(Dataset entries)
======
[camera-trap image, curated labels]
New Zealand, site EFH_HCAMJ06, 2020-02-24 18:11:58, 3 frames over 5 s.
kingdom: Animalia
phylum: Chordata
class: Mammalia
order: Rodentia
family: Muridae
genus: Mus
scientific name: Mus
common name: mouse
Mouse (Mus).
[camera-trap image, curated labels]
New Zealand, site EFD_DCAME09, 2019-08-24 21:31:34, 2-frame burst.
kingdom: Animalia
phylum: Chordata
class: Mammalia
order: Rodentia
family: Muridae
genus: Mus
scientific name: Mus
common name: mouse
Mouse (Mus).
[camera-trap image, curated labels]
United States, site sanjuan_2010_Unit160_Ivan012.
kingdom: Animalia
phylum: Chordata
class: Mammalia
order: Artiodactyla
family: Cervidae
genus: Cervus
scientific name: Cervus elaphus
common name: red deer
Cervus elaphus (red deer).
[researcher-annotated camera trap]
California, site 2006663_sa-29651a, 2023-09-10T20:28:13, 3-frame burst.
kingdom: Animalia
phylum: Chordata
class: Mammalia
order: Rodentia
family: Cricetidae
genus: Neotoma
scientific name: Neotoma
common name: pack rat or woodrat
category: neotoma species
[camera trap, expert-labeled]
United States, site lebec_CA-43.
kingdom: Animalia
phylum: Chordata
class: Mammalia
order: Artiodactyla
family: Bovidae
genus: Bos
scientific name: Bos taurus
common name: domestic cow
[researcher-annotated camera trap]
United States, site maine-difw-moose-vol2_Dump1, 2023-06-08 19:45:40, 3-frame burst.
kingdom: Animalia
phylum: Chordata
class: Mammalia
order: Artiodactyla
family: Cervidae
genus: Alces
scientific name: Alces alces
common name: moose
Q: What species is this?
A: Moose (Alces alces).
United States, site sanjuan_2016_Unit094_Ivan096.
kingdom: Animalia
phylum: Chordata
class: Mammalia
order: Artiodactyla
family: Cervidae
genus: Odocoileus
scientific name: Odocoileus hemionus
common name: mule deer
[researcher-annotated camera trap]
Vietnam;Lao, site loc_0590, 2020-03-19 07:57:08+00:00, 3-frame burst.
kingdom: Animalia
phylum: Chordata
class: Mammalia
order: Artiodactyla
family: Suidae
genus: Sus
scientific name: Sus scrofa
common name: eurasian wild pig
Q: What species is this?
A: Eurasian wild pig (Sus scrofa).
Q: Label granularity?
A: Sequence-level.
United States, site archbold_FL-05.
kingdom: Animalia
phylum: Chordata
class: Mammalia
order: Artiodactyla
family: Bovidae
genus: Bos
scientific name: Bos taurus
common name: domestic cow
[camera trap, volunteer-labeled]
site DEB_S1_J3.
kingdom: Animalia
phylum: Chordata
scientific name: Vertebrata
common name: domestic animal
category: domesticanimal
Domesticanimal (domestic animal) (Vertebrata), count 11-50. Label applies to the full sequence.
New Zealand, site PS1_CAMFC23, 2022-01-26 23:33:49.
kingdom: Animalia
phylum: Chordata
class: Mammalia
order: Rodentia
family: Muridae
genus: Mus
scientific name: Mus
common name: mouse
======
• [To do]: Within the lines above, find those holding the word "scientific" and copy them.

• [Solution to the problem]:
scientific name: Mus
scientific name: Mus
scientific name: Cervus elaphus
scientific name: Neotoma
scientific name: Bos taurus
scientific name: Alces alces
scientific name: Odocoileus hemionus
scientific name: Sus scrofa
scientific name: Bos taurus
scientific name: Vertebrata
scientific name: Mus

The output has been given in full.